Righe di dati con domande spaziali:
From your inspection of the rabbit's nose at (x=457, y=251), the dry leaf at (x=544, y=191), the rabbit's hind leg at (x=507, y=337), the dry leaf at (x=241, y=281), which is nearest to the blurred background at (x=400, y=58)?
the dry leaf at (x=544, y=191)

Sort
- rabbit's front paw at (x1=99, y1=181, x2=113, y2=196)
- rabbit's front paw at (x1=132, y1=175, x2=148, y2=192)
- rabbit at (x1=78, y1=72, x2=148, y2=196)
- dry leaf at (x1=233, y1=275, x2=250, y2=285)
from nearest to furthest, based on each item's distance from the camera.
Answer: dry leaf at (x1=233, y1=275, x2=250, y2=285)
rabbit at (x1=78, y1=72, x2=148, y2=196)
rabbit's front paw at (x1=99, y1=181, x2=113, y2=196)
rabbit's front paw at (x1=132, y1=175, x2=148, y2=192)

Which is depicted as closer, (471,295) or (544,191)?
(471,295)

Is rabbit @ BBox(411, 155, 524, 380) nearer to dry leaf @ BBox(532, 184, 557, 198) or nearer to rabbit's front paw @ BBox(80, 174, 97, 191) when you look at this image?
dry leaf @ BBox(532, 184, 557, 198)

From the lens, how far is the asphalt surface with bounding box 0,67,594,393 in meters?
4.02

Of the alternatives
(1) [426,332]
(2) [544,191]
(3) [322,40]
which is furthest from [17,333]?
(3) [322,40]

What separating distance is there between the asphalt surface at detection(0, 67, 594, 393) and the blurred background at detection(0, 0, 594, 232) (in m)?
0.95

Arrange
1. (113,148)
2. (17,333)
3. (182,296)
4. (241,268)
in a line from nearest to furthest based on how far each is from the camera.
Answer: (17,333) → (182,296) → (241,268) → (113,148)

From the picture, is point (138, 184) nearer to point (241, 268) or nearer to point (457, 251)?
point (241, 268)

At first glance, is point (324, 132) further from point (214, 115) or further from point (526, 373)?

OBIETTIVO DEL COMPITO -> Puoi ricopiare senza alcuna modifica tutte le righe, dalla riga che contiene "What separating distance" fino alla fine dei dati, entrambe le estremità comprese?

PROBLEMA RISOLTO ->
What separating distance is there between the asphalt surface at detection(0, 67, 594, 393) and the blurred background at detection(0, 0, 594, 232) (in m)?
0.95

Arrange
1. (113,148)
2. (17,333)
3. (182,296)
4. (241,268)
in a line from nearest to furthest based on how far each is from the camera.
Answer: (17,333) → (182,296) → (241,268) → (113,148)

From the picture, is point (138, 184) nearer to point (241, 268) or nearer to point (457, 251)?
point (241, 268)

At first glance, is point (324, 132) further from point (214, 115) or further from point (526, 373)?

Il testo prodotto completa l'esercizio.